#### [Texte proposé]
Version en portugais dans Jornal do MAUSS.
Je n’ai pas l’habitude de parler de la bourse. D’abord parce que j’essaie de donner un peu de pérennité, pour utiliser un grand mot, à ce que j’écris ici. Je veux dire, qu’il y ait encore intérêt à lire une semaine plus tard ce que j’écris. Claire Gatinois du Monde a la gentillesse de me consulter régulièrement sur ce sujet, et c’est donc dans ses articles que l’on trouve mes opinions éphémères sur la bourse au jour le jour. Ensuite parce que depuis le début de la crise il y a un peu moins d’un an la bourse reste un domaine refuge : les endroits où il vaut mieux ne pas placer son argent augmentent en nombre de jour en jour et la bourse reste une valeur sûre aussi longtemps que le preuve n’aura pas été faite du contraire.
La preuve du contraire est malheureusement en train de se faire. Il y a plusieurs raisons à cela. D’abord la capitalisation des établissements financiers dont la plupart ont vu la valeur de leurs titres se déprécier considérablement depuis l’été dernier et ceci à l’échelle mondiale, grâce à la dispersion « optimale » du risque des prêts hypothécaires subprime. Ensuite la faillite prévisible de certains ou de tous les assureurs d’obligations, qui conduira à des pertes chiffrées, selon les commentateurs, entre 250 et 400 milliards de dollars, soit davantage que les 250 milliards que la crise des subprimes proprement dite a occasionnés jusqu’ici. Enfin, parce que la récession américaine est là. Bien sûr Ben Bernanke, le président de la Fed n’en est pas tout à fait certain. Passons. La consommation des ménages américains gouverne 70 % de la croissance économique des États–Unis, et 30 % de la croissance économique mondiale. Au cours des cinq dernières années, les Américains ont utilisé pour financer leurs achats de biens de consommation :
1. la plus–value captive dans les murs de la maison dont ils sont le propriétaire – avec l’éclatement de la bulle immobilière fin 2006, c’est terminé.

#### [Consignes]
A) Dans le texte sur la bourse, quelle part de la croissance économique des États-Unis la consommation des ménages américains gouverne-t-elle ?
B) Extrayez mot pour mot du texte sur la bourse la partie qui s'ouvre sur les mots « Version en portugais » et se clôt sur « faite du contraire. ».

#### [Lignes de données]

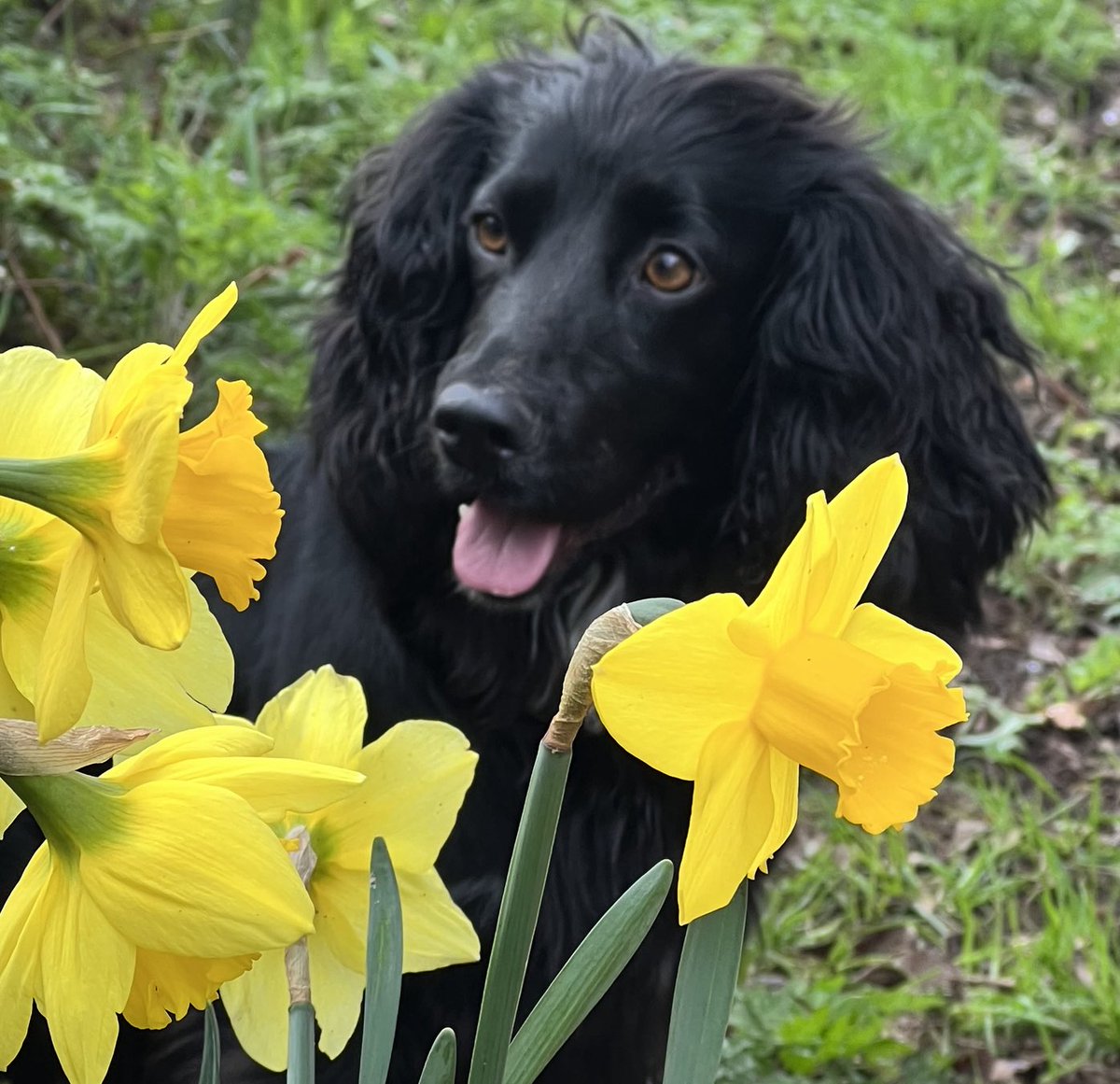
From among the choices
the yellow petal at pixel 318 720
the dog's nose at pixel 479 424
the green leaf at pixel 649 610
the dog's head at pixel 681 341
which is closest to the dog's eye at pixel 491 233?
the dog's head at pixel 681 341

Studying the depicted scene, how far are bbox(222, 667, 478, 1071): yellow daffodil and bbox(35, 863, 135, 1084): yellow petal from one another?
0.11m

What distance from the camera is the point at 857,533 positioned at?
394 millimetres

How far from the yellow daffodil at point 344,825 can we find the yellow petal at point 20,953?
0.10 metres

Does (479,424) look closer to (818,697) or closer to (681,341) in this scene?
(681,341)

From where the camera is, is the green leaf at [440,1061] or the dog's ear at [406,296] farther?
the dog's ear at [406,296]

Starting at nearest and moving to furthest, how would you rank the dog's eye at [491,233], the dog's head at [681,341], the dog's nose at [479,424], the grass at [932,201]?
the dog's nose at [479,424] < the dog's head at [681,341] < the dog's eye at [491,233] < the grass at [932,201]

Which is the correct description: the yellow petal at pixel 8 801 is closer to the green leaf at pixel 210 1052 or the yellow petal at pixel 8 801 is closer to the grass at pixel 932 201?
the green leaf at pixel 210 1052

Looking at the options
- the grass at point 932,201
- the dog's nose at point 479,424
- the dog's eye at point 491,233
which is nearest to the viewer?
the dog's nose at point 479,424

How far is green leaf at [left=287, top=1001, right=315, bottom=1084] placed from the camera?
455 mm

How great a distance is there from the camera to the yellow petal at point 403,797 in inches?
19.5

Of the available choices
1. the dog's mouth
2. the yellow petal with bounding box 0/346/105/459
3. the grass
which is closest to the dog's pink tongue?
the dog's mouth

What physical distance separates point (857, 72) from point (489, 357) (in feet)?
8.32

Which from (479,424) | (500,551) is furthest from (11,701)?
(500,551)

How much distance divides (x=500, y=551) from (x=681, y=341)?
326 mm
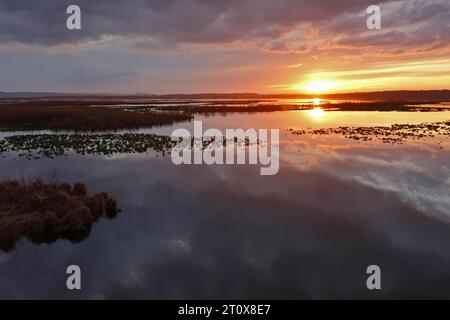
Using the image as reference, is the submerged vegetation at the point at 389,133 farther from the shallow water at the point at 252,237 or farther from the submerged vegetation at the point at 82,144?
the submerged vegetation at the point at 82,144

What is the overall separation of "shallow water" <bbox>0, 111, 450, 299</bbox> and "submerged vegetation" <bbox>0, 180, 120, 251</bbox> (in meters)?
0.52

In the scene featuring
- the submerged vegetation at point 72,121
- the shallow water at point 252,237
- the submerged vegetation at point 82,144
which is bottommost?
the shallow water at point 252,237

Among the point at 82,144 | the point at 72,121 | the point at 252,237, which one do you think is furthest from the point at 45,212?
the point at 72,121

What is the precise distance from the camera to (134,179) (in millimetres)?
21797

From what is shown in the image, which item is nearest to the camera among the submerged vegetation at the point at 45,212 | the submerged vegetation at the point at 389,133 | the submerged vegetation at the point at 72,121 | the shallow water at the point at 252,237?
the shallow water at the point at 252,237

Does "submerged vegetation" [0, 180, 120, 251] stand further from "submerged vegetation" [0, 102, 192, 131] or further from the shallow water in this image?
"submerged vegetation" [0, 102, 192, 131]

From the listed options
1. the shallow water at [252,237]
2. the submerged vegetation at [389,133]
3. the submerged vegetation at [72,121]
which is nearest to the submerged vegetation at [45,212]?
the shallow water at [252,237]

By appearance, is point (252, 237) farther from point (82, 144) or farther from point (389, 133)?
point (389, 133)

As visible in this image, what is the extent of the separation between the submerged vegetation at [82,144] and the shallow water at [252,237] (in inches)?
217

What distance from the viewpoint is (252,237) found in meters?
13.7

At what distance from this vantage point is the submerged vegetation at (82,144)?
29547 mm

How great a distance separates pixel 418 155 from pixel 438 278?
63.6ft

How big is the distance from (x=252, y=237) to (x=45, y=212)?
321 inches
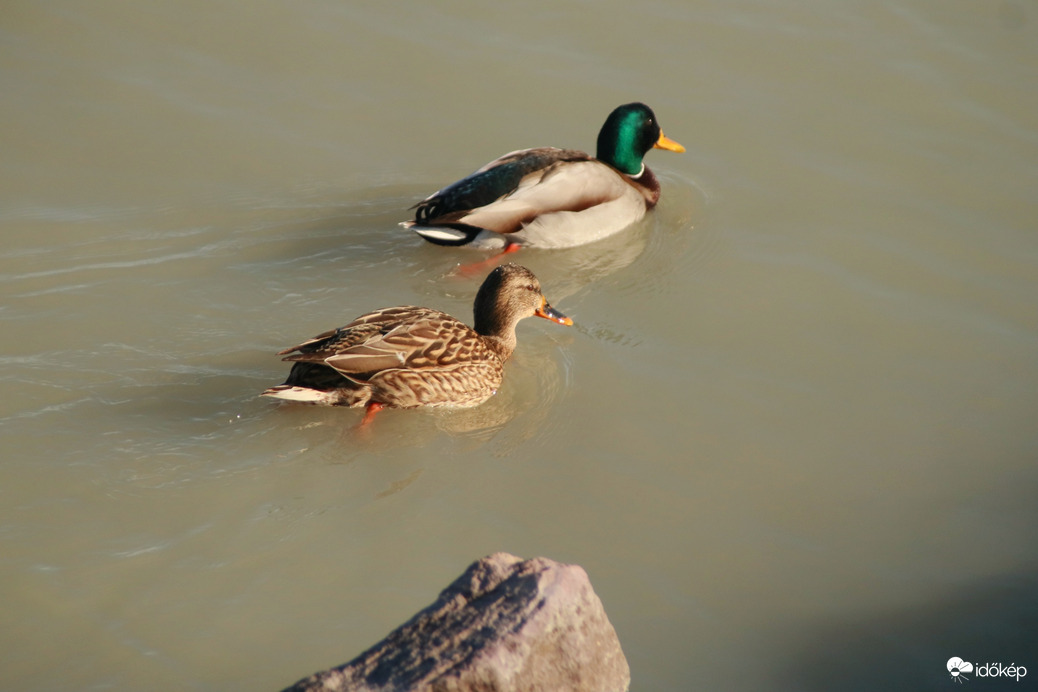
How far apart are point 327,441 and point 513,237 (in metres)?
2.71

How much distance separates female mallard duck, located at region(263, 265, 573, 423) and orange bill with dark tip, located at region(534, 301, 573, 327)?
0.15 metres

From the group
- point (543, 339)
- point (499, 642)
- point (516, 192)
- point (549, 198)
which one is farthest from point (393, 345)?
point (499, 642)

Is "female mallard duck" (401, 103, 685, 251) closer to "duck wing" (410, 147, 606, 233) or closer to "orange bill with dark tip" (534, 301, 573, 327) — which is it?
"duck wing" (410, 147, 606, 233)

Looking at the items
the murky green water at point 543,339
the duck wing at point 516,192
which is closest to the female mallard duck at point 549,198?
the duck wing at point 516,192

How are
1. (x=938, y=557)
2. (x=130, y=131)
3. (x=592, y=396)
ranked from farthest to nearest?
(x=130, y=131)
(x=592, y=396)
(x=938, y=557)

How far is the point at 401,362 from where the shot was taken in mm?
5738

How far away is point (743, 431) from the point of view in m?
5.68

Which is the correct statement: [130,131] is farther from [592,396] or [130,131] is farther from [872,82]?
[872,82]

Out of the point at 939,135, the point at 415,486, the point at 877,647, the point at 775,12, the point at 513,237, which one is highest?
the point at 775,12

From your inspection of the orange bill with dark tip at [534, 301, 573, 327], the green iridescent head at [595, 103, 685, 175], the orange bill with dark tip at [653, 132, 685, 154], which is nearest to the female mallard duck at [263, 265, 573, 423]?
the orange bill with dark tip at [534, 301, 573, 327]

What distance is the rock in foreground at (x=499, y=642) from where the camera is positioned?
10.1 ft

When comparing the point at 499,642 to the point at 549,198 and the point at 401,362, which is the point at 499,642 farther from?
the point at 549,198

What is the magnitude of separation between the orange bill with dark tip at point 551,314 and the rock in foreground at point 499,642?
9.78ft

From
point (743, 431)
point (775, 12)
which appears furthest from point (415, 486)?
point (775, 12)
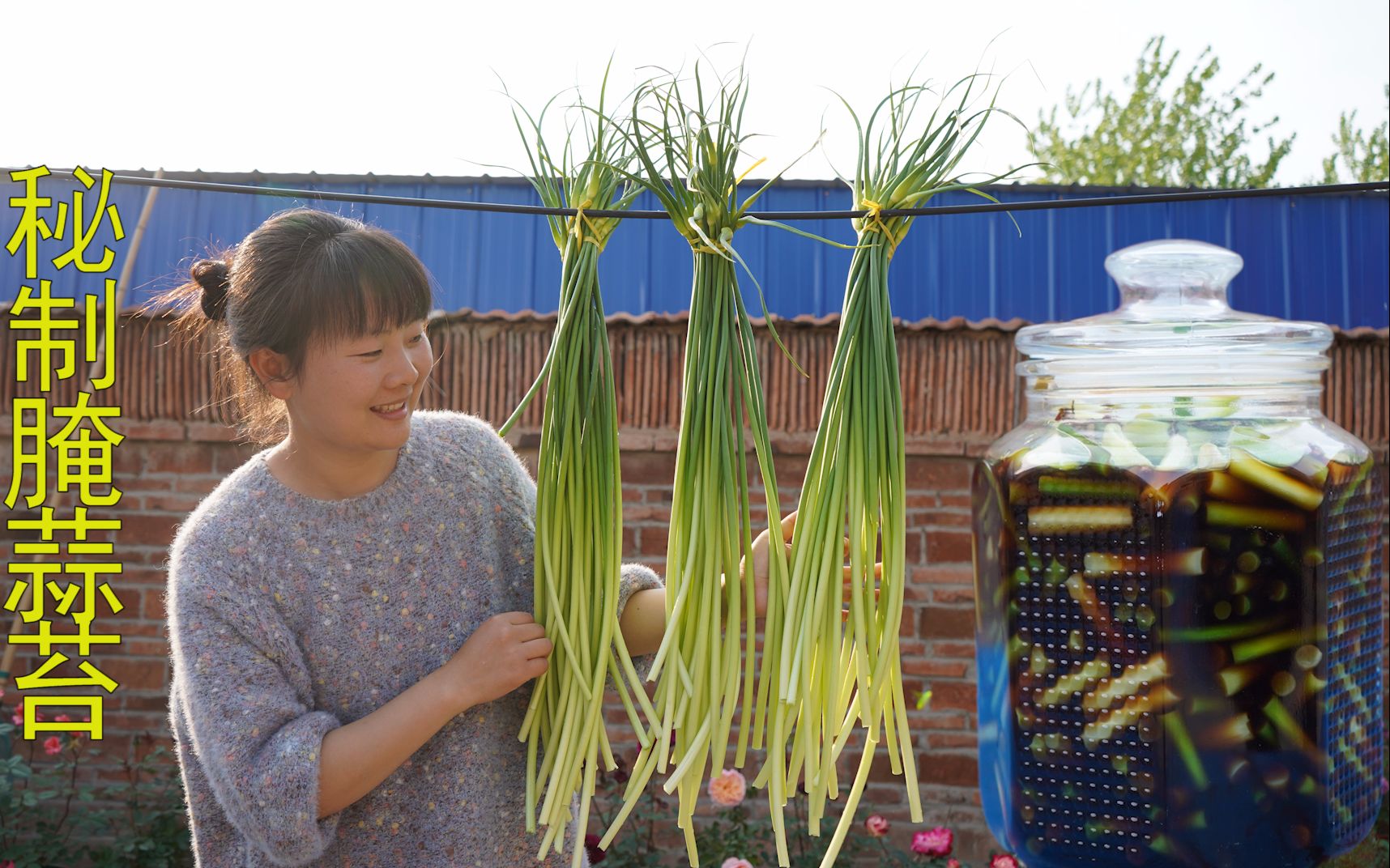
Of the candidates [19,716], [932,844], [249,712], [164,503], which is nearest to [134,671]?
[19,716]

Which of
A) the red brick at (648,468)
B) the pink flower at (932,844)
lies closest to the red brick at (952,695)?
the pink flower at (932,844)

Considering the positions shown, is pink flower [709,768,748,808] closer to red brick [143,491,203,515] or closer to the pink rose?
red brick [143,491,203,515]

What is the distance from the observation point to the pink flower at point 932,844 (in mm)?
2170

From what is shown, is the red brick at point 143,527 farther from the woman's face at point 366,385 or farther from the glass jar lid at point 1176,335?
the glass jar lid at point 1176,335

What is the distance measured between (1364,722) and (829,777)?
0.49 m

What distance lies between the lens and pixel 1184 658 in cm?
88

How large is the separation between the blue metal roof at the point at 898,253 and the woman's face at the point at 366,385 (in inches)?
74.6

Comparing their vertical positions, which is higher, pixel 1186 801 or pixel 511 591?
pixel 511 591

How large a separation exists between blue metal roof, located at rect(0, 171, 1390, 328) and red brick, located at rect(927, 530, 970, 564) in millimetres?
582

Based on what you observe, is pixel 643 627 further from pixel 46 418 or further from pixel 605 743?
pixel 46 418

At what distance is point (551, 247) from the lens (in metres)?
2.86

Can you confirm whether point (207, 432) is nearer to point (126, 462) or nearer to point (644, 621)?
point (126, 462)

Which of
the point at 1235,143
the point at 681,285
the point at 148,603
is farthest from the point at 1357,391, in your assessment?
the point at 1235,143

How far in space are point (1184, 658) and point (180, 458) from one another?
99.0 inches
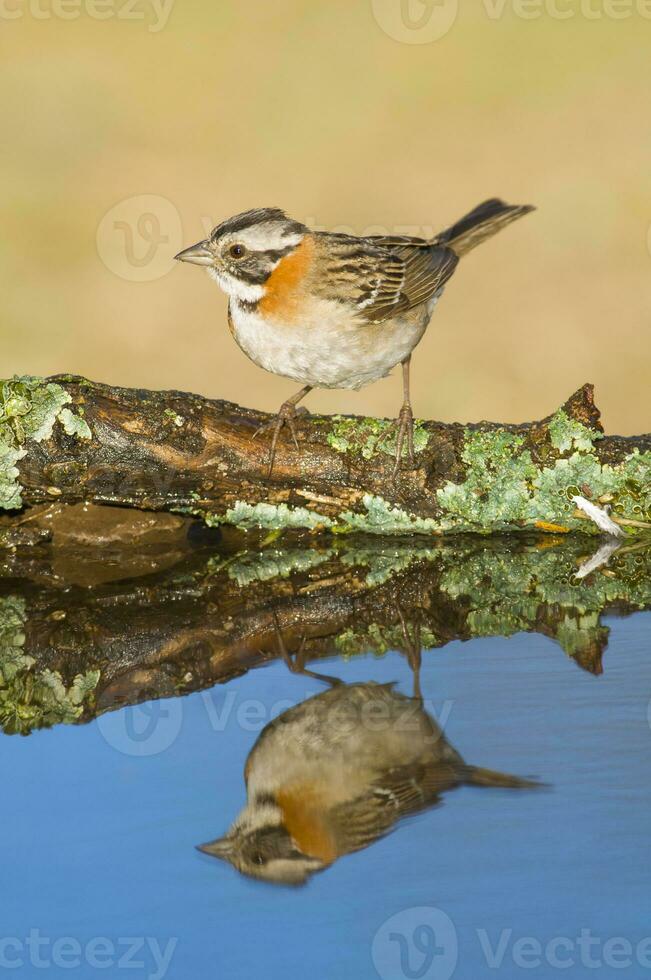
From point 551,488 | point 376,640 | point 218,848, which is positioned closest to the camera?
point 218,848

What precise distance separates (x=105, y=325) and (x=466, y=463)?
22.5 feet

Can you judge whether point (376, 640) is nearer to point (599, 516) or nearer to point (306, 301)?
point (599, 516)

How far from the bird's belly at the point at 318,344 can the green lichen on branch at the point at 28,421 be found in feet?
4.14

#### [Réponses aux exercices]
A) 70 %.

B)
Version en portugais dans Jornal do MAUSS.
Je n’ai pas l’habitude de parler de la bourse. D’abord parce que j’essaie de donner un peu de pérennité, pour utiliser un grand mot, à ce que j’écris ici. Je veux dire, qu’il y ait encore intérêt à lire une semaine plus tard ce que j’écris. Claire Gatinois du Monde a la gentillesse de me consulter régulièrement sur ce sujet, et c’est donc dans ses articles que l’on trouve mes opinions éphémères sur la bourse au jour le jour. Ensuite parce que depuis le début de la crise il y a un peu moins d’un an la bourse reste un domaine refuge : les endroits où il vaut mieux ne pas placer son argent augmentent en nombre de jour en jour et la bourse reste une valeur sûre aussi longtemps que le preuve n’aura pas été faite du contraire.